If users don't specify a limit, the SDK will include a hard-coded limit of 100 resources per request. We could add this to the OpenAPI spec as an option default_limit, which is useful for any non-paginated APIs that later expose pagination options and allow the SDK to gracefully support those. However, we don't want to encourage folks to use this pattern: all new list APIs are required to be paginated from the start.

Tests

make test run locally
make fmt applied
relevant integration tests applied

nfx

thank you for adding this. few nits

nfx · 2023-11-14T10:50:15Z

tests/integration/test_iam.py

+    ("/api/2.0/preview/scim/v2/Users", lambda w: w.users.list(count=1)),
+    ("/api/2.0/preview/scim/v2/Groups", lambda w: w.groups.list(count=1)),
+    ("/api/2.0/preview/scim/v2/ServicePrincipals", lambda w: w.service_principals.list(count=1)),


Suggested change

("/api/2.0/preview/scim/v2/Users", lambda w: w.users.list(count=1)),

("/api/2.0/preview/scim/v2/Groups", lambda w: w.groups.list(count=1)),

("/api/2.0/preview/scim/v2/ServicePrincipals", lambda w: w.service_principals.list(count=1)),

("/api/2.0/preview/scim/v2/Users", lambda w: w.users.list(count=10)),

("/api/2.0/preview/scim/v2/Groups", lambda w: w.groups.list(count=10)),

("/api/2.0/preview/scim/v2/ServicePrincipals", lambda w: w.service_principals.list(count=10)),

i think count=1 would make integration tests too slow...

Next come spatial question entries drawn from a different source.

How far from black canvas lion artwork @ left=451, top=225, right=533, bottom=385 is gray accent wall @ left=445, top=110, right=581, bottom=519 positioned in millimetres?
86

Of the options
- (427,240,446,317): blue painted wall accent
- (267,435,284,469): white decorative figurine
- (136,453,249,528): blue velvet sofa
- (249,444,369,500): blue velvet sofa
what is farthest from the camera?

I tried this, but I wanted to make sure that we actually exercised the pagination flows. This test took around 15 seconds for all test cases combined.

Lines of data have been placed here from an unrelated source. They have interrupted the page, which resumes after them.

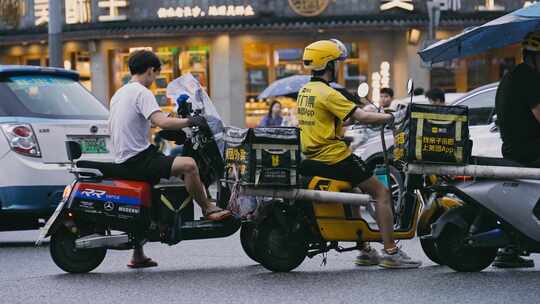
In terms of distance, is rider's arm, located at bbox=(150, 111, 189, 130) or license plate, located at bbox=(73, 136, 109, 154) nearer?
rider's arm, located at bbox=(150, 111, 189, 130)

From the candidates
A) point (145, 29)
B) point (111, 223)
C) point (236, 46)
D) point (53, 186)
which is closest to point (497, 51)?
point (236, 46)

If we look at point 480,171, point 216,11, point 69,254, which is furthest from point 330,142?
point 216,11

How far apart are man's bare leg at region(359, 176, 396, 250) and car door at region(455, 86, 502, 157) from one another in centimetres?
471

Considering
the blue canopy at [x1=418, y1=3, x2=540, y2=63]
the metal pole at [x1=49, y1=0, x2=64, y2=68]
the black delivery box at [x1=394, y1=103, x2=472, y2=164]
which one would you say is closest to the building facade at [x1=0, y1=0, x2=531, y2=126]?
the metal pole at [x1=49, y1=0, x2=64, y2=68]

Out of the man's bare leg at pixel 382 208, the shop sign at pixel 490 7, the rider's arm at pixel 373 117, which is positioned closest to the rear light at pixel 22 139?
the man's bare leg at pixel 382 208

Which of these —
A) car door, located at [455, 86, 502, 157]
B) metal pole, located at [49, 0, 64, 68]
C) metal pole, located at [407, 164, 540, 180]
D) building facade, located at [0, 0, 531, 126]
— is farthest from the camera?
building facade, located at [0, 0, 531, 126]

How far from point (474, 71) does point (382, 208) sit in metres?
21.7

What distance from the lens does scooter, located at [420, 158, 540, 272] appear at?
8844 mm

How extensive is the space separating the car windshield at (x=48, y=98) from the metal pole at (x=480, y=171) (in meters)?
4.26

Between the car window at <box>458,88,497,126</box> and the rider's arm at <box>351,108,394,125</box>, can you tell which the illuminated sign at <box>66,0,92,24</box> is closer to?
the car window at <box>458,88,497,126</box>

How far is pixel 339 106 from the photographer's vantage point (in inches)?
360

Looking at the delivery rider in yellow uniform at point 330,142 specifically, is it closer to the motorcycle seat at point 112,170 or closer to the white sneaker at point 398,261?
the white sneaker at point 398,261

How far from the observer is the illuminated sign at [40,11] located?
3109 cm

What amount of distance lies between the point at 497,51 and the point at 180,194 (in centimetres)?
2221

nfx · 2023-11-14T10:50:36Z

tests/integration/test_iam.py

+
+
+@pytest.mark.parametrize("path,call", [
+    # there are ~7k users in our aws prod account


Suggested change

# there are ~7k users in our aws prod account

i don't think it should be in public code

excellent point

nfx · 2023-11-14T10:50:57Z

tests/integration/test_iam.py

+    # there are ~7k users in our aws prod account
+    ("/api/2.0/accounts/%s/scim/v2/Users", lambda a: a.users.list(count=1000)),
+    ("/api/2.0/accounts/%s/scim/v2/Groups", lambda a: a.groups.list(count=1)),
+    # there are ~3k service principals in our aws prod account


Suggested change

# there are ~3k service principals in our aws prod account

Excellent point

tanmay-db · 2023-11-14T10:52:11Z

databricks/sdk/service/iam.py

@@ -1182,7 +1182,8 @@ def list(self,

        # deduplicate items that may have been added during iteration
        seen = set()
-        query['startIndex'] = 0
+        query['startIndex'] = 1


Is this because the first item starts from number 1 in query? https://docs.databricks.com/api/workspace/groups/list

Yes, that's right.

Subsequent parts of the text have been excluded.